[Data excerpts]
= Beginning of Section =
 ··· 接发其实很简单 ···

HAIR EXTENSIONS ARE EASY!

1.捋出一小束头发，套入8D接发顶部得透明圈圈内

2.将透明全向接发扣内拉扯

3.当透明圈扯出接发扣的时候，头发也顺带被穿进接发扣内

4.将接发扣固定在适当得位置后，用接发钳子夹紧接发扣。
= End of Section =
▶ **Required action**
Please output the line that contains "3.当透明圈扯出接发扣的时候，头发也顺带被穿进接发扣内" and every line after it in the entries above, exactly, and nothing more.

▶ **Completed task**
3.当透明圈扯出接发扣的时候，头发也顺带被穿进接发扣内

4.将接发扣固定在适当得位置后，用接发钳子夹紧接发扣。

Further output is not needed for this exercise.